It is the gateway to Nagaland, if you drive from Assam or fly into the state’s only airport located here. Around the 10th century, Dimapur was the capital of the Dimasa Kachari kingdom. Even today, one can see old relics – large dome-shaped pillars carved in stone. Legend has it that a king who was fond of a game similar to chess had built these to play.
Gracious hosts, talented designers, weavers and musicians make the visit special. The Wednesday market provides a lot of exotic “food” for thought.
In a society where people have grown up hunting, the boast – “We don’t hunt, we don’t cut trees here,” is admirable. Nagaland’s green village is a Rs 3 crore project sponsored by the Ministry of Tourism, both at the state and central level. Since its inauguration on 25th October 2005, it has become a model village. However, this historical village first shot to fame after the local Angami tribe resisted the invading British army during the 1800s. Well-preserved morungs (youth dormitories) and monoliths make this village a must-see.
The land of the Angami tribe – Kohima – played a vital role during World War II. The Battle of Kohima (1944), fought at the same time as the Battle of Imphal, was a turning point for the Allied forces compelling the Japanese to retreat. The epitaph on the memorial of the 2nd British Division in the cemetery there is now known as the Kohima poem. “When you go home, tell them of us and say – For your tomorrow we gave our today.”
The week-long Hornbill Festival is held at Kisama Heritage Village which is about 12kms from Kohima. All the tribes of Nagaland take part in this festival with the aim to revive and protect its rich culture and display its traditions.
The Dzukou Valley with its breathtaking scenery and lush carpets of flowers is an ideal destination for trekking. The flowers begin to bloom in the monsoons and are at their peak in the first two weeks of July. Accessible from Manipur or Khonoma village in Nagaland.
The village of Mon, bordered by Assam in the north and Myanmar on the east, is the land of the powerful Konyak Nagas who are ‘famed’ for headhunting. It is difficult to miss the ethereal quality of this place with its undulating hills and valleys and sparkling streams, creating a breathtaking landscape altogether.

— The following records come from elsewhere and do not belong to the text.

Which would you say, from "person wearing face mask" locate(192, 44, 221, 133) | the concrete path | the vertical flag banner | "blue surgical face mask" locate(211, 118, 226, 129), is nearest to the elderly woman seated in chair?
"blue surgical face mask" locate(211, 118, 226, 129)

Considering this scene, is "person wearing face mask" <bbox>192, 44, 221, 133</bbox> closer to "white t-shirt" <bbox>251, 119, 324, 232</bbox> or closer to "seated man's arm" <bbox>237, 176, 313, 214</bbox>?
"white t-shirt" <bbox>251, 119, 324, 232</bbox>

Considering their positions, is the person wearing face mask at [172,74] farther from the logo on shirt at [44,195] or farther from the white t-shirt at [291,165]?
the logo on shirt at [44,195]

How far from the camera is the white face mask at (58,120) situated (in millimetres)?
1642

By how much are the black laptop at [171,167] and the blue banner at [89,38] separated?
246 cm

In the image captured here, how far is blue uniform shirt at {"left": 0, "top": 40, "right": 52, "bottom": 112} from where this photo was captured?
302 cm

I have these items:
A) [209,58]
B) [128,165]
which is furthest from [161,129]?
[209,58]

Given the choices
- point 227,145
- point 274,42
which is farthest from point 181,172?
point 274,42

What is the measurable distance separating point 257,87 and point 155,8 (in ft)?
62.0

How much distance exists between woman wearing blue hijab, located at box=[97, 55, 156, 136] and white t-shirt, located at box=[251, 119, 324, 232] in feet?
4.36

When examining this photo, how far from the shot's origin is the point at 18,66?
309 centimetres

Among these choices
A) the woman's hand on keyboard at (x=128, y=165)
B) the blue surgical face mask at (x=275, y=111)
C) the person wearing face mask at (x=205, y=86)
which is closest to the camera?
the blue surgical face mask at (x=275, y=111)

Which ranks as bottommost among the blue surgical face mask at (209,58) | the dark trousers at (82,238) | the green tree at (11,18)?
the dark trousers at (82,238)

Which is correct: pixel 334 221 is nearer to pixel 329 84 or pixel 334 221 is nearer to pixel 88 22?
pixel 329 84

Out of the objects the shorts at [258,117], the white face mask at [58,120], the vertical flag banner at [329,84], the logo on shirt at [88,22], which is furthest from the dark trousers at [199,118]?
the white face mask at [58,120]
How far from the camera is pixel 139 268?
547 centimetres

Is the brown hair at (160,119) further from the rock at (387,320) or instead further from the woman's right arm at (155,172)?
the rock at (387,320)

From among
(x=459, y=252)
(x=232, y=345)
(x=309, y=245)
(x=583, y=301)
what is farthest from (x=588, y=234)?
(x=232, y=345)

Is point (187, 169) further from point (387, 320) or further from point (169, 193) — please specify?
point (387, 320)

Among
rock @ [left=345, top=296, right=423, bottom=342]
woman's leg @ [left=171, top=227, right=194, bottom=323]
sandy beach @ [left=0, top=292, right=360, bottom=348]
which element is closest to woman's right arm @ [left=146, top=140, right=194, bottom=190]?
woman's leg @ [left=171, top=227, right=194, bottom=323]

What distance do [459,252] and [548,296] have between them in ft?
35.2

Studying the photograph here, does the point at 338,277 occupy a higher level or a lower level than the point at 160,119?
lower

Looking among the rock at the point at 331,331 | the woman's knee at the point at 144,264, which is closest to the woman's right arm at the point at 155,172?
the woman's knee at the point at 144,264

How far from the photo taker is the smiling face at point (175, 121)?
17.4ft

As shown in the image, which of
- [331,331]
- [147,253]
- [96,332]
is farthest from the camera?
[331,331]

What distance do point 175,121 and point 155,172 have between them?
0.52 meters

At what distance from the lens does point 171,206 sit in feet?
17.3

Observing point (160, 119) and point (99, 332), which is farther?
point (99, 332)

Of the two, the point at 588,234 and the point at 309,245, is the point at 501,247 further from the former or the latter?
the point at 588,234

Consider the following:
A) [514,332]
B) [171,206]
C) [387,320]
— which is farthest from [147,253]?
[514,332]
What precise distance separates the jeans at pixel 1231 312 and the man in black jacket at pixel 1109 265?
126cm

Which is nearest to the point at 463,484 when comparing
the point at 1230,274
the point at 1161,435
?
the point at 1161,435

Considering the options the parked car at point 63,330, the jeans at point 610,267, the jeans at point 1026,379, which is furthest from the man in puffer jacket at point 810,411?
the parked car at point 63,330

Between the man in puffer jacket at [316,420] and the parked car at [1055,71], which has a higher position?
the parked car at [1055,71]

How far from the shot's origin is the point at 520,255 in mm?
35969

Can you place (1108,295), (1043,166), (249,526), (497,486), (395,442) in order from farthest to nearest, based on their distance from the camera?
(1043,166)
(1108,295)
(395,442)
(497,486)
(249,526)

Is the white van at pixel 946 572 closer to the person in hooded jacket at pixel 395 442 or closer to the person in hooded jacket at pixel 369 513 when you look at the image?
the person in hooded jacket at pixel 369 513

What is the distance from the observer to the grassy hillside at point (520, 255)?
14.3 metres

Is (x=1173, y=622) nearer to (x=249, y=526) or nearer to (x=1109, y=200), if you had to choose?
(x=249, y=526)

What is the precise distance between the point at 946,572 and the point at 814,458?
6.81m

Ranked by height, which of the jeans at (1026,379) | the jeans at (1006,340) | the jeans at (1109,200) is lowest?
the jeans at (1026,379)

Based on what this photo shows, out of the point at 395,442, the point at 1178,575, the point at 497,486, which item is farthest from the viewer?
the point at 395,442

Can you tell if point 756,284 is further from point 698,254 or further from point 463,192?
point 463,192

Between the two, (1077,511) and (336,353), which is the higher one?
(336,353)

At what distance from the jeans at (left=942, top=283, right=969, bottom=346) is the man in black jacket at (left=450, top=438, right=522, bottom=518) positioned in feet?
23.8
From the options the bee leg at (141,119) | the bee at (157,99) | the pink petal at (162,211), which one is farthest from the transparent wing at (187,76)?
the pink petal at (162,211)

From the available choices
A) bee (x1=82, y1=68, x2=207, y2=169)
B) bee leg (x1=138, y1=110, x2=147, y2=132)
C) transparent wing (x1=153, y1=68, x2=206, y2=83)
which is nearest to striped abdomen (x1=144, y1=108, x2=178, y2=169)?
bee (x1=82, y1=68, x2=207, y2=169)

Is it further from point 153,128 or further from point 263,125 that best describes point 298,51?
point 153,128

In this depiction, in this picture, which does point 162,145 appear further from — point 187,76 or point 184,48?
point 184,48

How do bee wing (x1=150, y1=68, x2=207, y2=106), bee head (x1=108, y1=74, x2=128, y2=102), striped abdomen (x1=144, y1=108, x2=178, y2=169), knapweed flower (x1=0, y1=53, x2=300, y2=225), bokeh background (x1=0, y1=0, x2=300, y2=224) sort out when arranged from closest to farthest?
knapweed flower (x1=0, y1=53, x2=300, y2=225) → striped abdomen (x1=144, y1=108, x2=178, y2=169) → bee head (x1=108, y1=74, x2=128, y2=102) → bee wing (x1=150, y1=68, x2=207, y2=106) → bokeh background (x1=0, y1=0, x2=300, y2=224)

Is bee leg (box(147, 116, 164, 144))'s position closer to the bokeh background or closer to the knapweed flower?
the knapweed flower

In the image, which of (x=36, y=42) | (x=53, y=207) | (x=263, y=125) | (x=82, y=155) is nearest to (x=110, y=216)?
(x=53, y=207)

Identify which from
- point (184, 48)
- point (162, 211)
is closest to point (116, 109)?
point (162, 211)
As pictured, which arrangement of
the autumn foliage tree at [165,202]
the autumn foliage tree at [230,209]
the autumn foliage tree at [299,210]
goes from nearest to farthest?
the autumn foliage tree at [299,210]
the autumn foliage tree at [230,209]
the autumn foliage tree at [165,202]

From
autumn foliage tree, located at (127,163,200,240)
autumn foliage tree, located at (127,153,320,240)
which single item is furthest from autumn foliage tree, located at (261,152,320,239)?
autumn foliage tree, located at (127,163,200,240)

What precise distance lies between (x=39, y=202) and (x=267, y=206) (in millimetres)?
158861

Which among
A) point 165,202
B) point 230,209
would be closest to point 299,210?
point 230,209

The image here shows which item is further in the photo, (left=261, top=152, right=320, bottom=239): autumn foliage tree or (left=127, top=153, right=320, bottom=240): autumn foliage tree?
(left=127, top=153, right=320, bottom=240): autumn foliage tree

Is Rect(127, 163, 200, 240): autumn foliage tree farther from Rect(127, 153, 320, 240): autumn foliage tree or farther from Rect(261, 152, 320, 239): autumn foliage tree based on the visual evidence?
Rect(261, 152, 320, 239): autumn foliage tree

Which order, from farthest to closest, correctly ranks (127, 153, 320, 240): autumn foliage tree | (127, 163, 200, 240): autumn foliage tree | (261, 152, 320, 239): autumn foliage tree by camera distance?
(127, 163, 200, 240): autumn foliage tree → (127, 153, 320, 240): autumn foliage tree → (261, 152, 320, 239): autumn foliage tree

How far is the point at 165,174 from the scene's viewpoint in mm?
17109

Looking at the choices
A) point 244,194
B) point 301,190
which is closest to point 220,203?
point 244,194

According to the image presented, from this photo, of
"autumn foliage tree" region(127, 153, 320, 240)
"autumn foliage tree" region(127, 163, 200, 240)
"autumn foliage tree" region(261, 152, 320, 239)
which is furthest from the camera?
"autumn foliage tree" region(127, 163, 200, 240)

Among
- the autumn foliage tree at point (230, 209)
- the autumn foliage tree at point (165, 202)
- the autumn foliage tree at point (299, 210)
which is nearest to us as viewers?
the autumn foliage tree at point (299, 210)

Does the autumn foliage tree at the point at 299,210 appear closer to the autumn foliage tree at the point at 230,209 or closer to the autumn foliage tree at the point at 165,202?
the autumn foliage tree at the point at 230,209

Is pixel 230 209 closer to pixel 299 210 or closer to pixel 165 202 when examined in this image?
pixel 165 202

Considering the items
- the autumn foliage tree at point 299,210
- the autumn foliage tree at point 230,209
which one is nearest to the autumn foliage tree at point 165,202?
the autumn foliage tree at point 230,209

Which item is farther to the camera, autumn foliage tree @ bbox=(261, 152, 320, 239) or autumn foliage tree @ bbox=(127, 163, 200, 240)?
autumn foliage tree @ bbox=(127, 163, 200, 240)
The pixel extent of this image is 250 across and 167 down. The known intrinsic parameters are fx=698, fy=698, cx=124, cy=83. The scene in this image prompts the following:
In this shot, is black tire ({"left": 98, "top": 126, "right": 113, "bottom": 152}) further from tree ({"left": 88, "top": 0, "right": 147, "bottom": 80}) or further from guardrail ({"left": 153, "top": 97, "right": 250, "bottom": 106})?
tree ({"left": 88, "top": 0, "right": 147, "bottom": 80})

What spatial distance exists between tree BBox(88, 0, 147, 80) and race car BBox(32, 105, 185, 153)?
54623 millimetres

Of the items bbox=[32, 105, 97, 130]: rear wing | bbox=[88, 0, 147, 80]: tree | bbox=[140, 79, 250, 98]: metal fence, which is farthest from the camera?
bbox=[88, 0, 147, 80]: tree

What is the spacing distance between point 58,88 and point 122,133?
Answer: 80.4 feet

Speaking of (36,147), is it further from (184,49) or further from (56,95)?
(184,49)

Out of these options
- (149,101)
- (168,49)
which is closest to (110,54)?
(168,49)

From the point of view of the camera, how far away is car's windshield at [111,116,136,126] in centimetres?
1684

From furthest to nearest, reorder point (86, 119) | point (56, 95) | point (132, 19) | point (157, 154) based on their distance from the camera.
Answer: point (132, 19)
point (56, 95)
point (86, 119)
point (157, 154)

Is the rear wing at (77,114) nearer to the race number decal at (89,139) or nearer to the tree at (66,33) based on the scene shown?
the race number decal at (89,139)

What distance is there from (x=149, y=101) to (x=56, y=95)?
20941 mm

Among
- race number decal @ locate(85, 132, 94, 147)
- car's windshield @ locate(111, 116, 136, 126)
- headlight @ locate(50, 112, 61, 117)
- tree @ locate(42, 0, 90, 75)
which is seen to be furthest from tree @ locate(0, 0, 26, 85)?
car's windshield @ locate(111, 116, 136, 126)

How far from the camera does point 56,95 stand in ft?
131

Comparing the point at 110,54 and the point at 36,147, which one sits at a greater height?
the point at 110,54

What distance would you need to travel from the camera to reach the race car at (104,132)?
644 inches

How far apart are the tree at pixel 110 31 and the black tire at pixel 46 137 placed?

The Konyak Nagas, with their signature tattooed faces and blackened teeth, are known for their hunting prowess. The villages are scattered; one interesting case is that of Longwa, the trans-boundary village, that falls on the Indo-Myanmar border. Its residents possess dual citizenship for both the countries. The village chief, referred to as Angh, continues to be the most powerful man of the village.